Item 17.  Brokerage Allocation and Other Practices.

      The Portfolio's purchases and sales of portfolio securities usually are
principal transactions. Portfolio securities are normally purchased directly
from the issuer or from an underwriter or market maker for the securities.
There usually are no brokerage commissions paid for such purchases. The
Portfolio does not anticipate paying brokerage commissions. Any transaction for
which the Portfolio pays a brokerage commission will be effected at the best
price and execution available. Purchases from underwriters of portfolio
securities include a commission or concession paid by the issuer to the
underwriter, and purchases from dealers serving as market makers include the
spread between the bid and asked price.

   
      Allocation of transactions, including their frequency, to various dealers
is determined by the Adviser in its best judgment and in a manner deemed to be
in the best interest of investors in the Portfolio rather than by any formula.
The primary consideration is prompt execution of orders in an effective manner
at the most favorable price.
    


<PAGE>

   
      Investment decisions for the Portfolio are made independently from those
for any other account or investment company that is or may in the future become
managed by the Adviser or its affiliates. If, however, the Portfolio and other
investment companies or accounts managed by the Adviser are contemporaneously
engaged in the purchase or sale of the same security, the transactions may be
averaged as to price and allocated equitably to each account. In some cases,
this policy might adversely affect the price paid or received by the Portfolio
or the size of the position obtainable for the Portfolio. In addition, when
purchases or sales of the same security for the Portfolio and for other
investment companies or accounts managed by the Adviser occur
contemporaneously, the purchase or sale orders may be aggregated in order to
obtain any price advantages available to large denomination purchases or sales.

★ ★ ★

What to produce → Reproduce the brokerage allocation text above word for word, in full.

★ ★ ★

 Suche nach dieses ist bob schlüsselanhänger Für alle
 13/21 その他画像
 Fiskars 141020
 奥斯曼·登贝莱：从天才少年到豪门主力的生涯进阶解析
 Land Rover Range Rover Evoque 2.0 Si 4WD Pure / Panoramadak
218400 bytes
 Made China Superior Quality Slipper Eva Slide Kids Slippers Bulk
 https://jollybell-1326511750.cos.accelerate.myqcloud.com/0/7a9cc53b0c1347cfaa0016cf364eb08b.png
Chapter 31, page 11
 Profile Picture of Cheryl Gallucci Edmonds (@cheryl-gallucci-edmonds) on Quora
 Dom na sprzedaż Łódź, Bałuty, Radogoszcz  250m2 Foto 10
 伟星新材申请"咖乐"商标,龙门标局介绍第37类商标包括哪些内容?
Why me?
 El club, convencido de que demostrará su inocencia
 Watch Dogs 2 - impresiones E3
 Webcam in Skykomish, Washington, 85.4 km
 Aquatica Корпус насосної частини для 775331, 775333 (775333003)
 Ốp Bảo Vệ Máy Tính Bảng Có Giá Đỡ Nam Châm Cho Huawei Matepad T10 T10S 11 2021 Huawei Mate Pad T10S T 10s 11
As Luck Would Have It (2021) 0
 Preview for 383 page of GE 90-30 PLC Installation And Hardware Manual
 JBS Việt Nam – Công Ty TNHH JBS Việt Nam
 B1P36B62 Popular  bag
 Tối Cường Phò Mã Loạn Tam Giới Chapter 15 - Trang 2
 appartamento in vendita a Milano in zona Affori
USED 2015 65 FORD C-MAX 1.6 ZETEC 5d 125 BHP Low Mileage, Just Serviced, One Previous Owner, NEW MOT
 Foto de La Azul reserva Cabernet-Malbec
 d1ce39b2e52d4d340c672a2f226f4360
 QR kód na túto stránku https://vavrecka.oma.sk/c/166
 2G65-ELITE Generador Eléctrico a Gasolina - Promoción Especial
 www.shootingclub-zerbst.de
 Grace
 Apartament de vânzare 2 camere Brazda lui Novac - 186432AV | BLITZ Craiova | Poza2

★ ★ ★

Reply →
Item 17.  Brokerage Allocation and Other Practices.

      The Portfolio's purchases and sales of portfolio securities usually are
principal transactions. Portfolio securities are normally purchased directly
from the issuer or from an underwriter or market maker for the securities.
There usually are no brokerage commissions paid for such purchases. The
Portfolio does not anticipate paying brokerage commissions. Any transaction for
which the Portfolio pays a brokerage commission will be effected at the best
price and execution available. Purchases from underwriters of portfolio
securities include a commission or concession paid by the issuer to the
underwriter, and purchases from dealers serving as market makers include the
spread between the bid and asked price.

   
      Allocation of transactions, including their frequency, to various dealers
is determined by the Adviser in its best judgment and in a manner deemed to be
in the best interest of investors in the Portfolio rather than by any formula.
The primary consideration is prompt execution of orders in an effective manner
at the most favorable price.
    


<PAGE>

   
      Investment decisions for the Portfolio are made independently from those
for any other account or investment company that is or may in the future become
managed by the Adviser or its affiliates. If, however, the Portfolio and other
investment companies or accounts managed by the Adviser are contemporaneously
engaged in the purchase or sale of the same security, the transactions may be
averaged as to price and allocated equitably to each account. In some cases,
this policy might adversely affect the price paid or received by the Portfolio
or the size of the position obtainable for the Portfolio. In addition, when
purchases or sales of the same security for the Portfolio and for other
investment companies or accounts managed by the Adviser occur
contemporaneously, the purchase or sale orders may be aggregated in order to
obtain any price advantages available to large denomination purchases or sales.